Incubator hatches four new companies 

Brand New Brands Inc., the Mill Valley natural-foods incubator founded by industry leaders Will Rosenzweig and Pete Mattson, is due to close its doors soon as its four spin-out companies fly the nest for San Francisco.

"I’ve been approached recently by people with capital asking, why don’t you keep it going," Rosenzweig said. "I think we will definitely do something in the same vein. Now that people know what we’re doing and actually proved that it’s working … we’re talking to some people who would like to fund this."

The four startup firms are looking to move out of their expensive Mill Valley digs and share offices together in San Francisco, where nearly all their employees live, executives said.

Rosenzweig, who founded the Republic of Tea, and Mattson, the chairman of behind-the-scenes Foster City food product development giant Mattson Inc., founded Brand New Brands in 2004 to take advantage of a fact of life in the competitive food-products industry: big food companies typically grow by buying out successful, entrepreneurial startups, such as Coca-Cola’s (KO)’s purchase of Odwalla, where Rosenzweig was once an executive VP. The idea, Rosenzweig said, was to invest in the new science coming out of food-ingredient companies faster than large, established corporations could manage, and then prep the startup firms for sale within three year’s time.

The company also aimed to fast-track the normally slow development of startup food brands, which traditionally begin in the kitchen rather than the lab.

"Big food companies are [concerned about] how to make products healthier, creating the new era of food. Pete and I stared talking about what we could do to bridge this gap. Pete and his firm … they’re just the best there is in food product development. He’s a creative genius in many respects," Rosenzweig said.

Their four spin-out firms, three of which have launched and one that will do so by year’s end, all feature "natural" products. They include Lightfull Foods, the manufacturer of a shelf-stable, yogurt-based smoothie of 90 calories that makes the drinker feel full for two or more hours; Corazonas, a heart-healthy tortilla chip with plant sterols and oats; Attune Foods, makers of a small bar with five times the pro-biotic digestion-aiding bacteria as yogurt and the yet-to-be-released Dreamerz, a milk-based sleep-aid dessert drink. Brand New Brands chose industry leaders to head the firms, from former Balance Bar executive Lara Jackle as CEO of Lightfull to former Niman Ranch Inc. CEO Rob Hurlbut as CEO of Attune. Funding came from Rosenzweig’s Great Spirit Ventures, the Burrill Nutraceutical Group, Unilever Ventures, Prologue Ventures and others, Rosenzweig said.

All of the four companies’ products qualify as "functional foods," according to industry group Natural Products Association spokeswoman Tracy Taylor. Functional foods were a $26.5 billion business in 2005 and exhibited a 9 percent growth from 2004, according to data from the Nutrition Business Journal.

## Extracted data
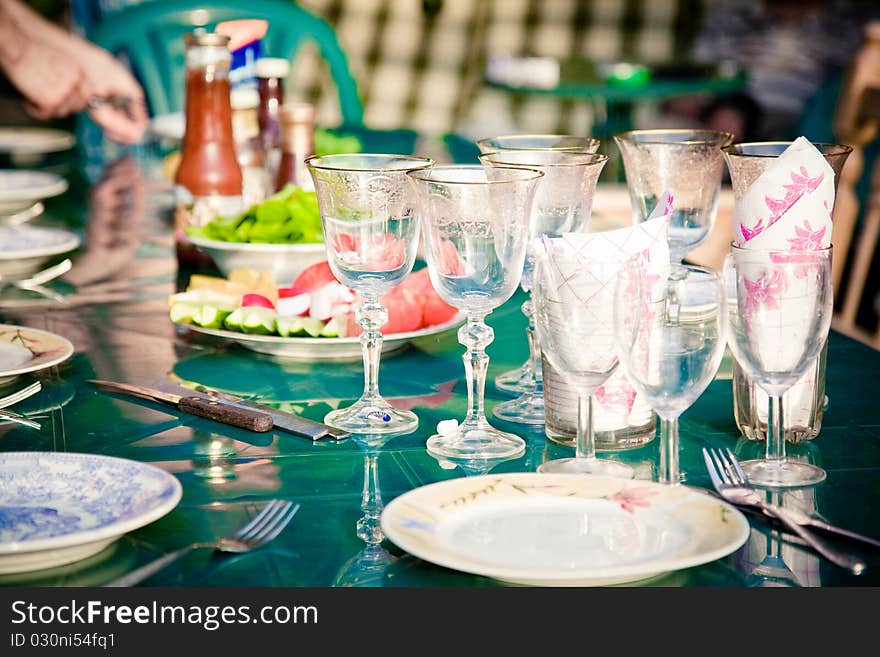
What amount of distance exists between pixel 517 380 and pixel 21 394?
43 cm

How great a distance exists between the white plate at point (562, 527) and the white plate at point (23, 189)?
1.28 m

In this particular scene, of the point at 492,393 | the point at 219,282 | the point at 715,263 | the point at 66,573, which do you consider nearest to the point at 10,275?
the point at 219,282

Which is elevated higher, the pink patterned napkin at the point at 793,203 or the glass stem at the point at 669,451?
the pink patterned napkin at the point at 793,203

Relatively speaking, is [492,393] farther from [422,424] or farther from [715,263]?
[715,263]

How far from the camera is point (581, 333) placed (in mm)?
834

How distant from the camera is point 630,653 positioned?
66 cm

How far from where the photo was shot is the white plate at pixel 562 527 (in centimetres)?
68

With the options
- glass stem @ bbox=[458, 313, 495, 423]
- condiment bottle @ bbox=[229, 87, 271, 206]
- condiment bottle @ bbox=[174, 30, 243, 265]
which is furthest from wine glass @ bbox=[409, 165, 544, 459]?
condiment bottle @ bbox=[229, 87, 271, 206]

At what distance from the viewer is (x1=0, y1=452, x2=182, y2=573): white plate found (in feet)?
2.30

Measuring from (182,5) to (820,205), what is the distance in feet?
6.84

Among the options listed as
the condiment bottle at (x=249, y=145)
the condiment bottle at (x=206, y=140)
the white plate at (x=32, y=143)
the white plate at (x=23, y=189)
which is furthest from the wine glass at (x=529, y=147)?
the white plate at (x=32, y=143)

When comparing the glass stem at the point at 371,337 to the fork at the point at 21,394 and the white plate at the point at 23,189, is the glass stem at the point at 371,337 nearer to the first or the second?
the fork at the point at 21,394

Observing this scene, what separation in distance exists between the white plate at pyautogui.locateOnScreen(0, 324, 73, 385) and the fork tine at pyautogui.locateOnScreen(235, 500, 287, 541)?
350 mm

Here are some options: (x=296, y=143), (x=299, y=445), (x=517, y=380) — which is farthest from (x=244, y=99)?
(x=299, y=445)
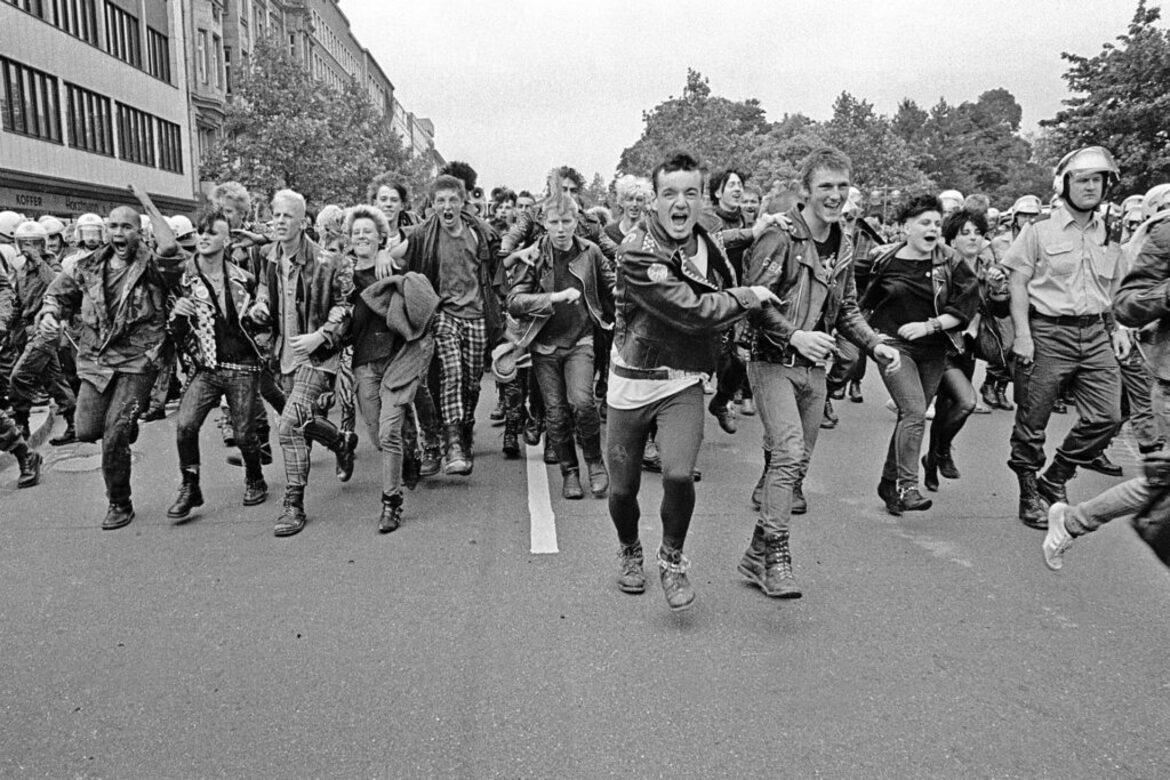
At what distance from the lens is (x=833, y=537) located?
17.4 ft

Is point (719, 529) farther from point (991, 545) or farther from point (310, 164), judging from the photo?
point (310, 164)

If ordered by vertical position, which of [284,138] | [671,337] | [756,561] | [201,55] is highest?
[201,55]

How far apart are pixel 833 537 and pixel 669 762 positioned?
2.62 metres

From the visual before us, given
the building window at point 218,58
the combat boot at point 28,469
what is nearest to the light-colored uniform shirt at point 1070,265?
the combat boot at point 28,469

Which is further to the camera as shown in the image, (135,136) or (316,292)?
(135,136)

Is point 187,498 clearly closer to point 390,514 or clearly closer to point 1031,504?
point 390,514

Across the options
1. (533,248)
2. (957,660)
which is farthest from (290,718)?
(533,248)

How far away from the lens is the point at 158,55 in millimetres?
36594

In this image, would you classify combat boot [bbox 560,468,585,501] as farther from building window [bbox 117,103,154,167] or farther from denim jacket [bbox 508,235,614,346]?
building window [bbox 117,103,154,167]

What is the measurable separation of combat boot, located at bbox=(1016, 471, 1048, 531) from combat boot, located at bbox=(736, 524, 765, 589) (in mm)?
2040

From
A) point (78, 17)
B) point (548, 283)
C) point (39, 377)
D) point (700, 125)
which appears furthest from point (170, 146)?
point (548, 283)

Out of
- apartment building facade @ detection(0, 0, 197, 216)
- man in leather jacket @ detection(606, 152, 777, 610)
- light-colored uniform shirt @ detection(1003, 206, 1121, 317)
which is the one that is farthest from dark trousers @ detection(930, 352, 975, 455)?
apartment building facade @ detection(0, 0, 197, 216)

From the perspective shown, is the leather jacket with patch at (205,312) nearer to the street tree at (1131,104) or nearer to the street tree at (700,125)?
the street tree at (1131,104)

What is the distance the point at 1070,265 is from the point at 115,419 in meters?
5.77
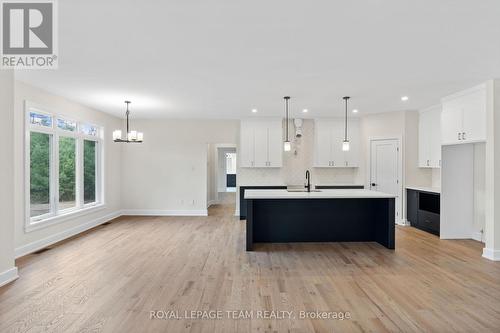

## Aim of the exercise
Copy the incubator article from the words "The four startup" through "live, executives said.", putting "costly" in place of "expensive".

## Output for this exercise
The four startup firms are looking to move out of their costly Mill Valley digs and share offices together in San Francisco, where nearly all their employees live, executives said.